>> Start INPUT RECORDS

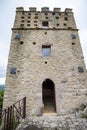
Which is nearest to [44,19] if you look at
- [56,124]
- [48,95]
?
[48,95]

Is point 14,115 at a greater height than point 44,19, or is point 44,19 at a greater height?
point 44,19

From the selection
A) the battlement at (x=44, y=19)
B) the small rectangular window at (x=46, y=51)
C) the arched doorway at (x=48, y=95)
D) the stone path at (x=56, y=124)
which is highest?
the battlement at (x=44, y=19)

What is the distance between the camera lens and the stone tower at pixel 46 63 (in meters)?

>> End INPUT RECORDS
>> Start INPUT RECORDS

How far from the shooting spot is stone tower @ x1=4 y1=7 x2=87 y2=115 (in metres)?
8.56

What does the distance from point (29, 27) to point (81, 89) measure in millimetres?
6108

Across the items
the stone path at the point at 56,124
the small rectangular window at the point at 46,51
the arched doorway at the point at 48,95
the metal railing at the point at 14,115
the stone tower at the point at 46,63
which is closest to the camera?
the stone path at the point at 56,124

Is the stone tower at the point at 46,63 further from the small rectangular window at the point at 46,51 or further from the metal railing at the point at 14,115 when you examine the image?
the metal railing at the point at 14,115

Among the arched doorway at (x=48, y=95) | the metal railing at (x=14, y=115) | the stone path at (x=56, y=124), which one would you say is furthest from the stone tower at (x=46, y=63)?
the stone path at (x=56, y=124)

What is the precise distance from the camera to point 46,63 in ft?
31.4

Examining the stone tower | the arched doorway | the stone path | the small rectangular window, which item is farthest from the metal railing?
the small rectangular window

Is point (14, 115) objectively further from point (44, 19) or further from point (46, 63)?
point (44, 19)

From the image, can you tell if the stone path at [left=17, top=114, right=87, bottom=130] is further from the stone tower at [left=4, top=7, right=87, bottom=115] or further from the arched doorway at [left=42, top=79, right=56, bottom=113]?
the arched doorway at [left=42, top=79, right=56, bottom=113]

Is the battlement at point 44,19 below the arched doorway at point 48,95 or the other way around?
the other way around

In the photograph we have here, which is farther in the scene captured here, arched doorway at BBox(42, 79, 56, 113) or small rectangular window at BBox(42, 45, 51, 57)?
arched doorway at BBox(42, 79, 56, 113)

>> End INPUT RECORDS

#### [AIM OF THE EXERCISE]
Revise the material from the line with "Which is nearest to [44,19] if you look at" up to and including the line with "What is the distance", replacing "arched doorway" with "arched entrance" and leaving everything else unchanged. Return only those lines.

#### [WRITTEN ANSWER]
Which is nearest to [44,19] if you look at
- [56,124]
- [48,95]
?
[48,95]

Is point 14,115 at a greater height than point 44,19, or is point 44,19 at a greater height?
point 44,19

From the selection
A) the battlement at (x=44, y=19)
B) the small rectangular window at (x=46, y=51)
C) the arched entrance at (x=48, y=95)
D) the stone path at (x=56, y=124)
which is highest?
the battlement at (x=44, y=19)

What is the distance between the camera lens and the stone tower at pixel 46 63 (in meters)?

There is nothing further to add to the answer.